I'm a big disease geek. In another life, this might have made me a brilliant doctor. In this life, where I experienced the usual amount of girl-discouragement about my interest in sciences and I'm terrified of needles, it pretty much makes me boring at parties. Although I cannot get a dictionary to substantiate this, I remember reading that the definition of an epidemic was that for every person who got better, more than one person was getting sick. If that seems like a weird thing to grab my imagination, I'm not sure any of the rest of this entry will make sense to you either. For the sake of wading through the rest of it, imagine that you're terribly afraid of dinosaurs. You cope with your fear by renting Jurassic Park over and over. In the movie, you might get scared, but you can stop and start it any time you want, rewind, skip parts, make the dinosaurs smaller. And you know how it ends.
Being a queer teenager in the mid-to-late eighties meant that AIDS was flickering on the edge of my consciousness when they were still calling it GRID--Gay Related Immune Deficiency. It meant just ducking a wave of grief, and it meant coming to believe that there is no end, at least not in my lifetime. Enter the Black Death, at a safe distance of about six hundred years. I've read a lot about both.
I was pretty surprised, therefore, to see a PBS documentary last night that told me something I'd never heard about either.
Yersinia pestis, the bacteria that causes bubonic plague, most commonly gets into the human body via a flea bite. (There's a whole gross thing here about starving fleas' digestive tracts and bacterial replication, but you probably don't want to know.) Once inside, all it has to do is wait for your immune system to respond. White blood cells get sent to the site of infection, but instead of getting squished, Y. pestis invites itself into the cells and hitches a ride into your lymph system to start wreaking merry havoc. That's what you're seeing with the buboes that give the disease its name: swellings at the armpits, throat and groin where the lymph nodes are overwhelmed. Diabolical, i'nt it? So how does it manage?

Saved data entries
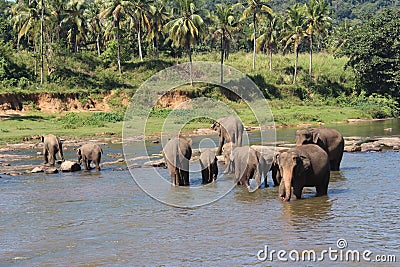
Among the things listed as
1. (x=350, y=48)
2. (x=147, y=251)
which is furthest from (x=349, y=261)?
(x=350, y=48)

• **Exercise details**
Answer these questions about the disease text.
(a) According to the definition of an epidemic that the author remembers reading, what happens for every person who gets better?
(b) What did the text say AIDS was called when it was at the edge of the author's consciousness, and what did that name stand for?
(c) At which parts of the body do the buboes appear?
Rely only on the text about disease to answer.

• **Answer to this problem**
(a) More than one person is getting sick.
(b) It was called GRID, which stood for Gay Related Immune Deficiency.
(c) They appear at the armpits, throat and groin.